= WHAT NEEDS TO BE DONE =
A verbatim printing of the entries that follow is needed; pictures must not appear in it.

::: DATA TO USE

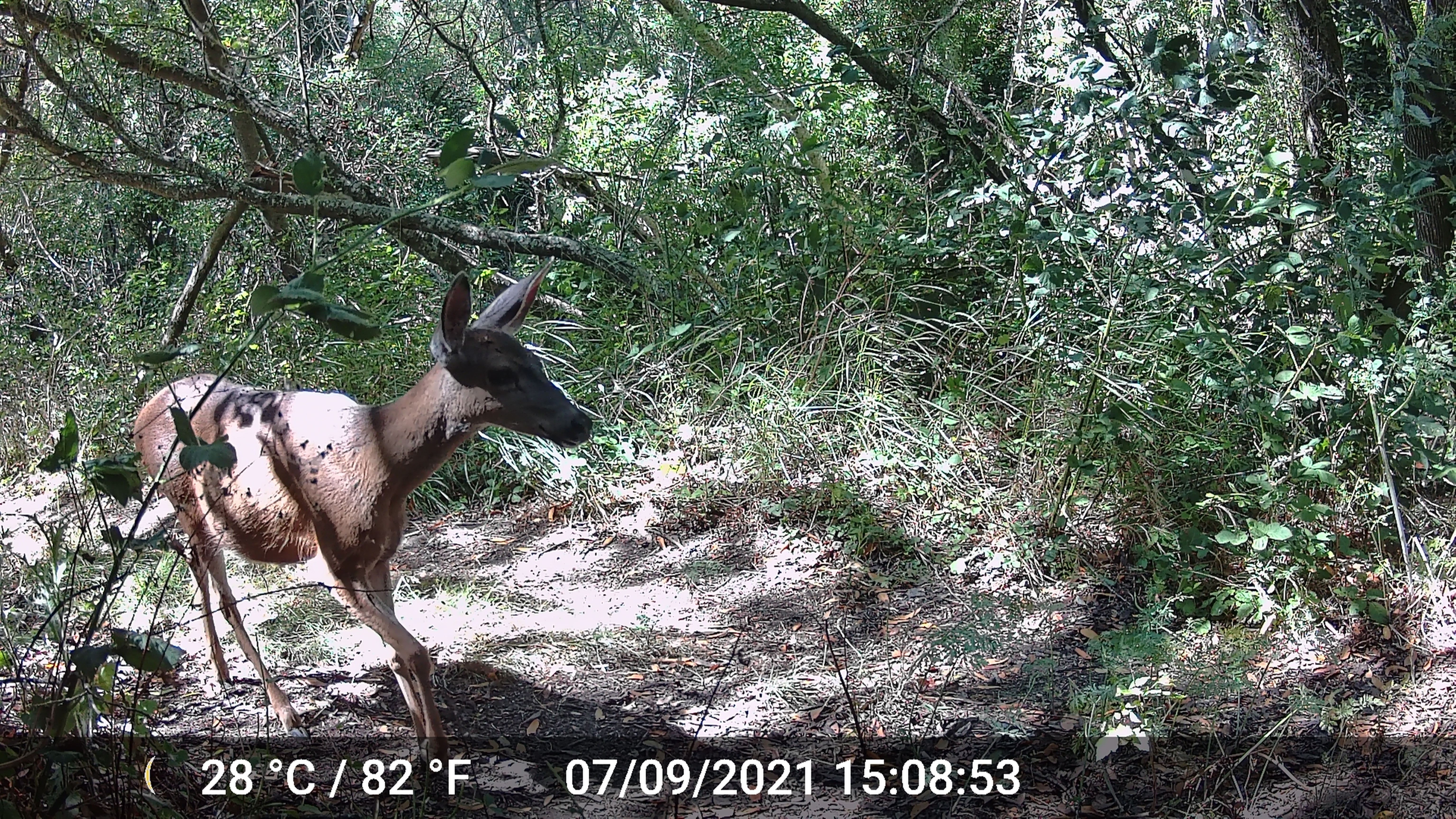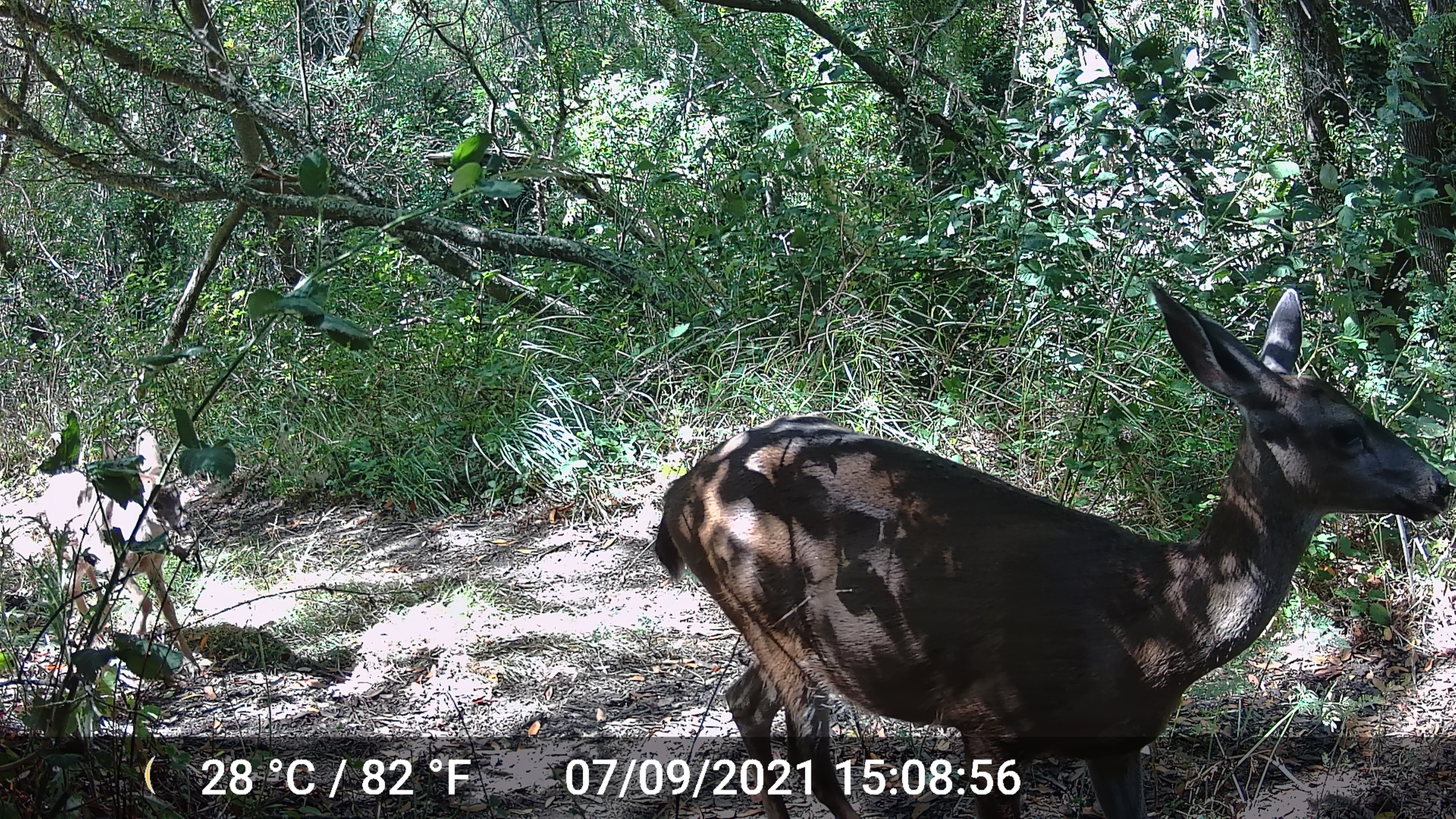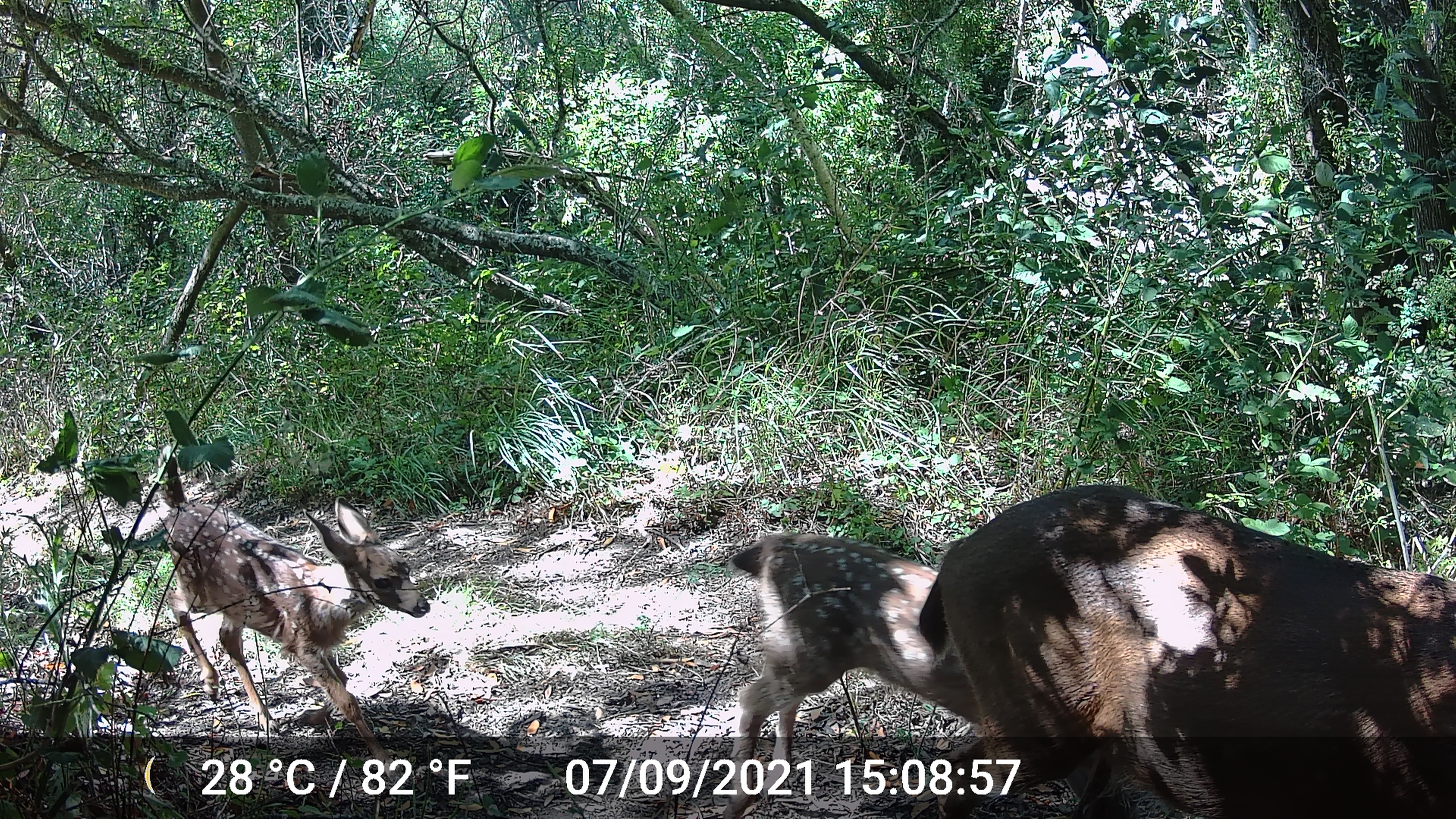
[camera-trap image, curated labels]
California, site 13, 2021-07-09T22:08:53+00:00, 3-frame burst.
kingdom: Animalia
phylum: Chordata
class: Mammalia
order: Artiodactyla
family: Cervidae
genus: Odocoileus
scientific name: Odocoileus hemionus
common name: mule deer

::::::

= PROBLEM SOLUTION =
[camera-trap image, curated labels]
California, site 13, 2021-07-09T22:08:53+00:00, 3-frame burst.
kingdom: Animalia
phylum: Chordata
class: Mammalia
order: Artiodactyla
family: Cervidae
genus: Odocoileus
scientific name: Odocoileus hemionus
common name: mule deer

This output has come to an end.